- _Article_:

# blue water?



## 4wahoo850 (Jul 16, 2012)

Anyone been trolling lately edge, nipple, elbow, spur? Looking like the blue water is pretty far out. Any signs of it pushing back north? Sounding from the reports there's a lot of scattered grass and green water. thanks guys


----------



## 301bLLC (Nov 23, 2013)

There have been several posts in the last 3 weeks. One from me. The grass is patchy. There is no life out there.


----------



## Kim (Aug 5, 2008)

Pat remember when it comes to trolling if you don't go the distance you won't hit the jackpot unless you're lucky. Weed lines and blue water are fine if you find the bait there, no bait no fish.


----------



## recess (Oct 8, 2007)

Far far away!!!!! Lifeless ocean south of p-cola but good over to the west.


----------



## sniperpeeps (Mar 5, 2011)

It is good east and SE of Spur. I have a buddy fishing a nice line just NE of spur as we speak and just put a good phin in the boat


Sent from my iPhone using Tapatalk


----------



## Kim (Aug 5, 2008)

Squiggles to the Spur has held pretty decent water lately and every now and then it shoots north about 20 miles east of Destin for a day or so.


----------



## TCAT (Oct 9, 2007)

Just came back from long offshore trip. True Cobalt blue water was approx 32 miles south of the spur.


----------



## Kim (Aug 5, 2008)

Did you catch any fish in the cobalt blue waters you found?


----------



## TCAT (Oct 9, 2007)

two small wahoo and two mahi...that's it.


----------



## floorman1 (Jan 10, 2012)

Any size to the Mahi? What did they bite? thanks


----------



## matttheboatman (Aug 25, 2008)

Fishing has been slow. Did an afternoon/evening trip along the SW Edge from the Nipple to the Elbow Saturday onboard Margarita Time. Zip, Zero, Zilch. Green water, no bait. Last few weeks Rips and Grass lines have only been producing small dolphin, not the usual suspects. Sit tight for now and wait until good water pushes up to the edge. 

Matt


----------



## sniperpeeps (Mar 5, 2011)

They crushed the wahoo yesterday to the east.


Sent from my iPhone using Tapatalk


----------



## samoajoe (Dec 28, 2010)

- _Recorded data_:

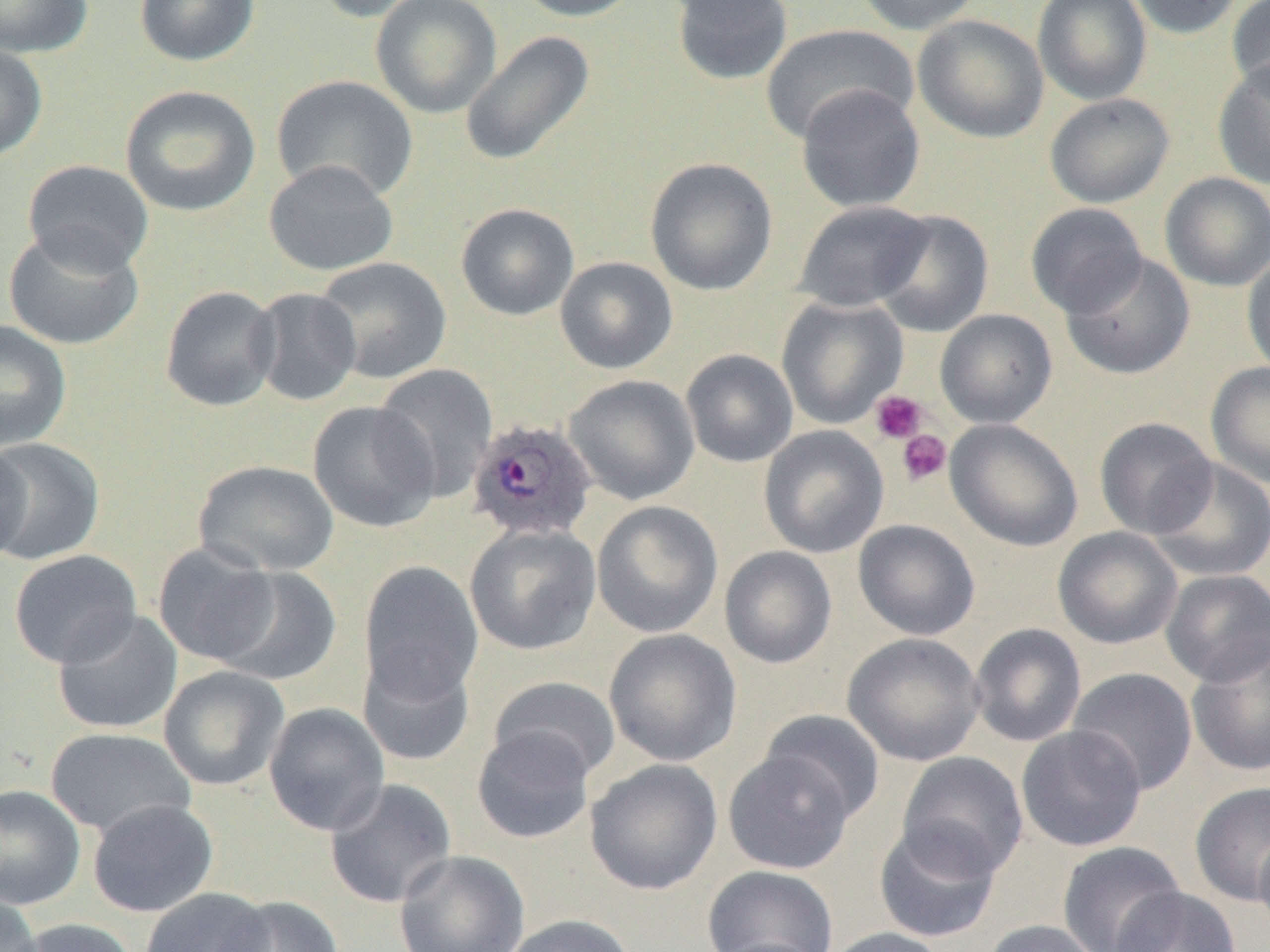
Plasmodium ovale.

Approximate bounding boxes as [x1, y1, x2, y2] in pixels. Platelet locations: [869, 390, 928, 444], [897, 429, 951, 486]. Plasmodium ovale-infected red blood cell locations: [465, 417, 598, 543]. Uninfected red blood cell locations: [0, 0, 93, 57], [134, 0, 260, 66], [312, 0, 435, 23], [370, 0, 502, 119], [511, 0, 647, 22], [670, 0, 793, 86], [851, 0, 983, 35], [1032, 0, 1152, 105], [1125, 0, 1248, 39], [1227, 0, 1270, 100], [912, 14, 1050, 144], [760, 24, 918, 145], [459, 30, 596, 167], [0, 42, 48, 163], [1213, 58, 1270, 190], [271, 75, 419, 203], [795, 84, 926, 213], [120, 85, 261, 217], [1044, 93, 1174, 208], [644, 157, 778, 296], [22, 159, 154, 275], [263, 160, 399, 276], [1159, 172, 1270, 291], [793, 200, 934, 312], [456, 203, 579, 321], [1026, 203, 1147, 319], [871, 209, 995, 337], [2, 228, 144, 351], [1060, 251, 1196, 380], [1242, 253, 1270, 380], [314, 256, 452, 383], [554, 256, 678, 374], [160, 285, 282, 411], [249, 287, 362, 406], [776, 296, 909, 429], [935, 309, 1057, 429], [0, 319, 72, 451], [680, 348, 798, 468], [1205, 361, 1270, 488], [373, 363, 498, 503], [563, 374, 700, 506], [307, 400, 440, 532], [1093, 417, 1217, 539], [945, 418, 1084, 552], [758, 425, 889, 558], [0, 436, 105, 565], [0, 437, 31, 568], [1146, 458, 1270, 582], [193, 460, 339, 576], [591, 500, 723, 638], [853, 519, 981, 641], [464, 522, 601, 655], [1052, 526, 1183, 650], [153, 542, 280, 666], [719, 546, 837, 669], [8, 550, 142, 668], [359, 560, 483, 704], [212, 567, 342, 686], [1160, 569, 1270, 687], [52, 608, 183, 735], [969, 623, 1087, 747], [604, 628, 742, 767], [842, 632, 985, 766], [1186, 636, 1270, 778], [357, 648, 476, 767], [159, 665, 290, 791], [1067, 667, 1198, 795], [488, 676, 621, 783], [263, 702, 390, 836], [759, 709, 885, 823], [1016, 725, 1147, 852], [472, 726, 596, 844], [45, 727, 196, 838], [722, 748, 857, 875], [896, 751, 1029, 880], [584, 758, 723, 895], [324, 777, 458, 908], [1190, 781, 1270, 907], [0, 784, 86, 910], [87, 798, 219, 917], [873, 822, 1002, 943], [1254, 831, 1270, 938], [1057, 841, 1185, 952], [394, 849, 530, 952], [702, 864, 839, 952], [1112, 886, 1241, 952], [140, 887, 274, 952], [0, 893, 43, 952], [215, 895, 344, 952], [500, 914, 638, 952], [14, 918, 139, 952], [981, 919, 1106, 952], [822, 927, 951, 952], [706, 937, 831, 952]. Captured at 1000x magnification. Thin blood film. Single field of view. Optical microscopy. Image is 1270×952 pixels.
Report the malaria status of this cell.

- _What is being asked_: Copy out the part of the fishing thread from "## 4wahoo850 (Jul" to "(Nov 23, 2013)", word for word. Rely solely on the fishing thread, not on the lines.

- _Answer to the exercise_:
## 4wahoo850 (Jul 16, 2012)

Anyone been trolling lately edge, nipple, elbow, spur? Looking like the blue water is pretty far out. Any signs of it pushing back north? Sounding from the reports there's a lot of scattered grass and green water. thanks guys


----------



## 301bLLC (Nov 23, 2013)